_Work instruction:_
Continue the passage on due diligence from its last sentence.

_Excerpt provided:_
Due diligence is the investigation or exercise of care that a reasonable business or person is normally expected to take before entering into an agreement or contract with another party or an act with a certain standard of care.

It can be a legal obligation, but the term will more commonly apply to voluntary investigations. A common example of due diligence in various industries is the process through which a potential acquirer evaluates a target company or its assets for an acquisition. The theory behind due diligence holds that performing this type of investigation contributes significantly to informed decision making by enhancing the amount and quality of information available to decision makers and by ensuring that this information is systematically used to deliberate on the decision at hand and all its costs, benefits, and risks.

Etymology 
The term “due diligence” means "required carefulness" or "reasonable care" in general usage, and has been used in the literal sense of "requisite effort" since at least the mid-fifteenth century. It became a specialized legal term and later a common business term due to the United States’ Securities Act of 1933, where the process is called "reasonable investigation" (section 11b3). This Act included a defense at Section 11, referred to later in legal usage as the “due diligence” defense, which could be used by broker-dealers when accused of inadequate disclosure to investors of material information with respect to the purchase of securities. In legal and business use, the term was soon used for the process itself instead of how it was to be performed, so that the original expressions such as "exercise due diligence in investigating" and "investigation carried out with due diligence" were soon shortened to "due diligence investigation" and finally "due diligence".

As long as broker-dealers exercised “due diligence” (required carefulness) in their investigation into the company whose equity they were selling, and as long as they disclosed to the investor what they found, they would not be found liable for non-disclosure of information that was not discovered in the process of that investigation.

The broker-dealer community quickly institutionalized, as a standard practice, the conducting of due diligence investigations of any stock offerings in which they involved themselves. Originally the term was limited to public offerings of equity investments, but over time it has become associated with investigations of private mergers and acquisitions as well.

Examples

Business transactions and corporate finance 
Due diligence takes different forms depending on its purpose:
 The examination of a potential target for merger, acquisition, privatization, or similar corporate finance transaction normally by a buyer. (This can include self due diligence or “reverse due diligence”, i.e. an assessment of a company, usually by a third party on behalf of the company, prior to taking the company to market.)
 A reasonable investigation focusing on material future matters.
 An examination being achieved by asking certain key questions, including, how do we buy, how do we structure an acquisition, and how much do we pay?
 An investigation of current practices of process and policies.

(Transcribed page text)
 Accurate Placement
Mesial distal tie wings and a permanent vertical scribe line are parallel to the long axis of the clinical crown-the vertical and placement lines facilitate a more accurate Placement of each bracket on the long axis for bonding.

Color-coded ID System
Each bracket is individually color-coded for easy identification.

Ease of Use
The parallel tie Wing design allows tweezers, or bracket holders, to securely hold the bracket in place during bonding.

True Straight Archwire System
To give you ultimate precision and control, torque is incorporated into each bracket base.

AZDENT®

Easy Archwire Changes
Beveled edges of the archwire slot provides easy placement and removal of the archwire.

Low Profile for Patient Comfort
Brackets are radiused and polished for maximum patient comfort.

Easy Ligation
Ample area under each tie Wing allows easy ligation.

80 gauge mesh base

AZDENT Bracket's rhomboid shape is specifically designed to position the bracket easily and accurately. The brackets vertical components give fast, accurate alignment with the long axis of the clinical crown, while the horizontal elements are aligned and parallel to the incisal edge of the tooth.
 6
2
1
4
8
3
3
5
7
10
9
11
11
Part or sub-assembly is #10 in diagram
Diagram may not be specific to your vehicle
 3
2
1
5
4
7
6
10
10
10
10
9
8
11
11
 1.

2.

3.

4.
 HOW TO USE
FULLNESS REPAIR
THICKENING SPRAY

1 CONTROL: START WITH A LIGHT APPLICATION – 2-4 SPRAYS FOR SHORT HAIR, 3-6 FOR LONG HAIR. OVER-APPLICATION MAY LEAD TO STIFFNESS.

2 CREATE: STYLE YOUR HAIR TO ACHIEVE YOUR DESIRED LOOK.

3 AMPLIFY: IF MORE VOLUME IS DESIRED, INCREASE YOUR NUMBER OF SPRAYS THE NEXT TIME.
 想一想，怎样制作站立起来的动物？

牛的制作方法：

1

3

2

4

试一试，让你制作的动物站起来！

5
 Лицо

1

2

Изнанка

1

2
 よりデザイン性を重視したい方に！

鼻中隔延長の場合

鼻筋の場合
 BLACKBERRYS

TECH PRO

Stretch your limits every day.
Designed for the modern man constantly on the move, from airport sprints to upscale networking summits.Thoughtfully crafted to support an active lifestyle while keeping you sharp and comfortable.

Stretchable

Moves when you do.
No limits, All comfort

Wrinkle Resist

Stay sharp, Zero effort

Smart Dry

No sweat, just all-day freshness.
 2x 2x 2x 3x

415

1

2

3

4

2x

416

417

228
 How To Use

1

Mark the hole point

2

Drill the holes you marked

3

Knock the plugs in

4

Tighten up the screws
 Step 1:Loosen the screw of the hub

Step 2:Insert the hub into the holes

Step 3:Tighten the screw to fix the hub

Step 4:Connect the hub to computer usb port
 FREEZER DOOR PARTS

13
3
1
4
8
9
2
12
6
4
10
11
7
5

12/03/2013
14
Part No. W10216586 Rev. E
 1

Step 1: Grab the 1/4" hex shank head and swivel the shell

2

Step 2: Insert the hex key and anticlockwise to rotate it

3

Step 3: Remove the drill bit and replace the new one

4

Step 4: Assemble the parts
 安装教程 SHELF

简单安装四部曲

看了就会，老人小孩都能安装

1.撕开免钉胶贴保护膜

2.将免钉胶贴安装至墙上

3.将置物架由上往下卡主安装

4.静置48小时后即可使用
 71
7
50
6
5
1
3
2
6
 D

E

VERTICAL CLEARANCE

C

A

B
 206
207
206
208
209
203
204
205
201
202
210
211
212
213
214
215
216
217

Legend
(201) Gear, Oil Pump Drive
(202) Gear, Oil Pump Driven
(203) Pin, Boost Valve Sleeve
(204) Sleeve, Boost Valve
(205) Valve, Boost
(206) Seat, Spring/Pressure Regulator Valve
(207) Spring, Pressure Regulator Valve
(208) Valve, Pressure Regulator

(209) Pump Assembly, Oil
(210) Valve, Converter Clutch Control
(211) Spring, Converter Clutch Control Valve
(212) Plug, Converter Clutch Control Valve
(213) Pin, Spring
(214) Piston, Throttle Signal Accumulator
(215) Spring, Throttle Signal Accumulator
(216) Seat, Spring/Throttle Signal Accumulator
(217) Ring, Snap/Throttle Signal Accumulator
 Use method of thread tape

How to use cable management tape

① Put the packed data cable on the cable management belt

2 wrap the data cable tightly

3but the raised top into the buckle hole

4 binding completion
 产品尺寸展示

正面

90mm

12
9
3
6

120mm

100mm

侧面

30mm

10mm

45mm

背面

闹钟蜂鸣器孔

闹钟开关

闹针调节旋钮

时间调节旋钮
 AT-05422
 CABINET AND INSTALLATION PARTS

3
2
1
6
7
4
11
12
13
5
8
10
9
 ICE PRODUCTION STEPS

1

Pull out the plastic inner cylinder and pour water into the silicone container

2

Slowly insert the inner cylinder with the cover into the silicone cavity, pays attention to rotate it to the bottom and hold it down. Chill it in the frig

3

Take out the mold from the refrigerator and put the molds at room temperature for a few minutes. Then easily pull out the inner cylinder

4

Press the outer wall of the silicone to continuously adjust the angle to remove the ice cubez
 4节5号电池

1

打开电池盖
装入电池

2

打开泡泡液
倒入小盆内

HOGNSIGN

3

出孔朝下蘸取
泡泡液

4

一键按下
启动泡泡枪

_Output for this task:_
 An examination aiming to make an acquisition decision via the principles of valuation and shareholder value analysis.

The due diligence process (framework) can be divided into nine distinct areas:

 Compatibility audit.
 Financial audit.
 Macro-environment audit.
 Legal/environmental audit.
 Marketing audit.
 Production audit.
 Management audit.
 Information systems audit.
 Reconciliation audit.
 

It is essential that the concepts of valuations (shareholder value analysis) be considered in a due diligence process. This is in order to reduce the number of failed mergers and acquisitions.

In this regard, two new audit areas have been incorporated into the Due Diligence framework:
 the Compatibility Audit which deals with the strategic components of the transaction and in particular the need to add shareholder value and
 the Reconciliation audit, which links/consolidates other audit areas together via a formal valuation in order to test whether shareholder value will be added.

The relevant areas of concern may include the financial, legal, labor, tax, IT, environment and market/commercial situation of the company. Other areas include intellectual property, real and personal property, insurance and liability coverage, debt instrument review, employee benefits (including the Affordable Care Act) and labor matters, immigration, and international transactions. Areas of focus in due diligence continue to develop with cybersecurity emerging as an area of concern for business acquirers. Risk is a key factor in determining 'duty of care'; Regulations require 'reasonable security' in cybersecurity programs, and litigators examine whether 'due care' was practiced.  Due diligence findings impact a number of aspects of the transaction including the purchase price, the representations and warranties negotiated in the transaction agreement, and the indemnification provided by the sellers.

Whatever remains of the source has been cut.